ここまで書いてみて思ったこと、説明不足だったことを書いてみる。

  1. まずはテーマを設けて書くのはいささかしんどいかも、()この方が書きやすいかなと思って始めてみたが、書きたいことを制約しても得が少ないと思い始めている。

    これからは「つらつらと~その1~」みたいな、まんまパクリのサブタイでもつけて()自由に書くことが多くなると思う。

  2. とにかく、他では書かれないような「アニメーターはいい職業」というスタンスで書き続けようと思っていたがなんか変な方向に来てしまった()

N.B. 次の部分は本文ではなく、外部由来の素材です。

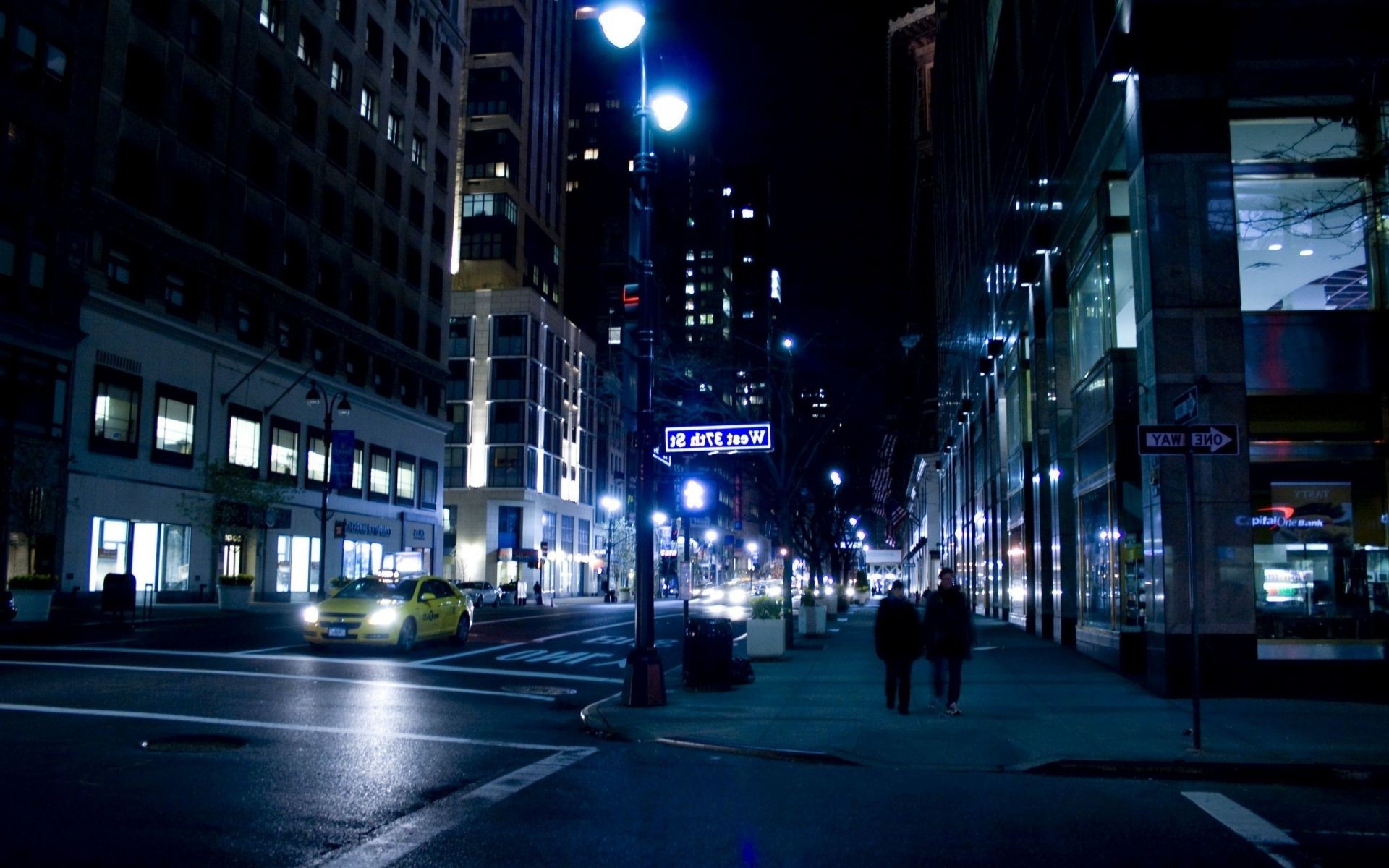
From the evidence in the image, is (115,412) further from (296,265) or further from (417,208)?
(417,208)

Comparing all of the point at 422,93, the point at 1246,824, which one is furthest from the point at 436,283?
the point at 1246,824

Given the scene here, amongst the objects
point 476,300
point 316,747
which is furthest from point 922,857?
point 476,300

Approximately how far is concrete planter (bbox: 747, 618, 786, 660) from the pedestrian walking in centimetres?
789

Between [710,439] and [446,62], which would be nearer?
[710,439]

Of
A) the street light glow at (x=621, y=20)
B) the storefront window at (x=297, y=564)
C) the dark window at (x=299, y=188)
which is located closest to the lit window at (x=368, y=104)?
the dark window at (x=299, y=188)

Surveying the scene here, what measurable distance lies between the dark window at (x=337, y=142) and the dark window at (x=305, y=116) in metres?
1.63

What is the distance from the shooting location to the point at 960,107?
175ft

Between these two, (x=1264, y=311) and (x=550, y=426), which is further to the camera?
(x=550, y=426)

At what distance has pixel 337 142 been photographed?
54.8 metres

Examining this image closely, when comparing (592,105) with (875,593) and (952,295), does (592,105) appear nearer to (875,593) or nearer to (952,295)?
(875,593)

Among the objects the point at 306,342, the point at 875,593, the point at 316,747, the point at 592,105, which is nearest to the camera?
the point at 316,747

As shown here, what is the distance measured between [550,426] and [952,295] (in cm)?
4086

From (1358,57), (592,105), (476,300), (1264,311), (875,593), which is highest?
(592,105)

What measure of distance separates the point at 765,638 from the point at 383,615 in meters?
7.56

    いや、ほんとクレイジーキャッツじゃないけど「アニメーターは気楽な家業ときたもんだ」と真剣に思っている()詳細は後日。

  3. 私の師匠はいったい誰か?同世代のアニメ関係者、アニメファンなら察しがつきそうなので公表しない、本人の名誉に関わる事をこれからもいっぱい書くつもりなので絶対に明かさない()

  4. 少しでも直接的関わりがあった方は名前を伏せさせていただいているが、まったく面識、関わりがない方は実名になっている。

  5. 私は半拘束料を大手二社からもらっているが、いかんせん手薄になることが多い。これはいったいどういうことか?妻子持ちだから気を使っているのか、絶対的な信頼を持っているのか、はたまた金が余ってしょうがないのか?

    どれも違うと思うが・・・私はとにかく毎週にでも「TVに名前が出る」状態が望ましいと思っている。キャラデザ総作監は毎週名前が出るからそれらになりたいのかとかと思われるかもしれないが違う、毎週各話作監がしたいのだ。「手が遅いから無理だろう」と制作は言うかもしれないが、今まで私は「この量をこなすのは不可能」と思われたものをこなす度にレベルアップしてきたと思う。今のままではレベルが下がってしまいそうだ。(いや、もう下がってしまったかも・・・)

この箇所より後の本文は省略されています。